Jayne Ann Krentz explains her craft
Romance novelist is proud of her genre
Thinking about skulking over to the romance aisle for a frothy summertime read? Think again. Oh, not about buying that book. You’d be in good company: ”Women’s fiction,” as insiders call it, is read mostly by college-educated women, grosses $750 million per year, and accounts for almost 50 percent of mass-market paperbacks sold. Rather, it might be time to stop skulking. Unofficial spokesperson Jayne Ann Krentz, the married, 48-year-old author of 18 best-selling modern and historical romances (she publishes the latter, including the new Mischief, under the more old-fashioned name Amanda Quick), is more than happy to help you get over your embarrassment.
What defines a romance novel?
It’s focused on a positive relationship between a man and a woman. If you took that out, you’d have some other kind of book. Judith Krantz does what we call a ”glitz” novel — usually a tale of a woman’s personal struggle in a glitzy setting to achieve financial success. The relationship is usually secondary.
Do you ever feature heroines out of their 20s?
In the contemporary books, I’ve gone as high as 30 or 31. If you go too much later in the Regency period [the early 1800s, a popular choice for romance novelists], it gets difficult. If women were going to get married at all then, they did so by around 18 or 19, so we’re stretching it already by putting them in their 20s.
Your covers are very discreet. What do you think of the bodice-ripping ones?
Hate ’em. Every author does. They’re the lower end of the publishing spectrum. As soon as books hit the best-seller lists, the ”clinch” covers are the first to go.
Where does Fabio stand in the pecking order?
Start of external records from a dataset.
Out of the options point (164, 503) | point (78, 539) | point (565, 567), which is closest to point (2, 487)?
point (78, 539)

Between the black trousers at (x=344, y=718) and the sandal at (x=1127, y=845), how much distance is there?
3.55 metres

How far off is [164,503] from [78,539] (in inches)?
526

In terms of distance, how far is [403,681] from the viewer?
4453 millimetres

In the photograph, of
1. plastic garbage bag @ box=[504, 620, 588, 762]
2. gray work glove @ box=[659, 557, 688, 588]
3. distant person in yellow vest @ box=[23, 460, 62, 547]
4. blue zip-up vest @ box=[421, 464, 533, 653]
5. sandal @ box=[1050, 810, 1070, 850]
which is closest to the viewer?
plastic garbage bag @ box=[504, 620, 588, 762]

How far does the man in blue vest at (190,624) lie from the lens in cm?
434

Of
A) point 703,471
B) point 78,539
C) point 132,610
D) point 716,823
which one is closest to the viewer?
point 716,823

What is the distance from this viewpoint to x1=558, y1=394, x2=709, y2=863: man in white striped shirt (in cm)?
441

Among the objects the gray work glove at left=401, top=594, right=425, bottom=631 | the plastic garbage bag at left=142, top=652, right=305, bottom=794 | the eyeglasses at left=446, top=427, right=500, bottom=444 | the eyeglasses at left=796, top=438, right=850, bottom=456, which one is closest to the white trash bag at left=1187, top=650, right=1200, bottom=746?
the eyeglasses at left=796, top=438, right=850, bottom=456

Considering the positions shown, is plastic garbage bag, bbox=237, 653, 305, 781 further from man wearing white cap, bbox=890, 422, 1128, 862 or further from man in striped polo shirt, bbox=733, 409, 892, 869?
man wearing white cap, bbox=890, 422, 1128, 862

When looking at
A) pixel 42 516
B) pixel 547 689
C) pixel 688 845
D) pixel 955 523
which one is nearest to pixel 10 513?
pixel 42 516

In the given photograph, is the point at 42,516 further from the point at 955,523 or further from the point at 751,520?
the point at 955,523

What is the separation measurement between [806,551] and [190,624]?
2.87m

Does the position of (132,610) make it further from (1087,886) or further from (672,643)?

He’s an embarrassment to the genre. It’s a celebrity marketing gimmick. But I can’t really comment on ”his” books, because I’ve never read one.
Do you put anything from your own life into your books?
Nah. That’s like asking Robert Ludlum if he goes out and shoots people.
Why are romance novels held to higher standards than other kinds of genre fiction?
Anything in this culture that is largely female-dominated has to keep proving itself over and over again. The best thing that could happen in terms of more credibility and legitimacy would be to have more men writing it.
Do you ever want to write for the movies?
I really have no interest in Hollywood or film. I write the books for myself; I’m fortunate that a lot of people want to get into the same fantasies.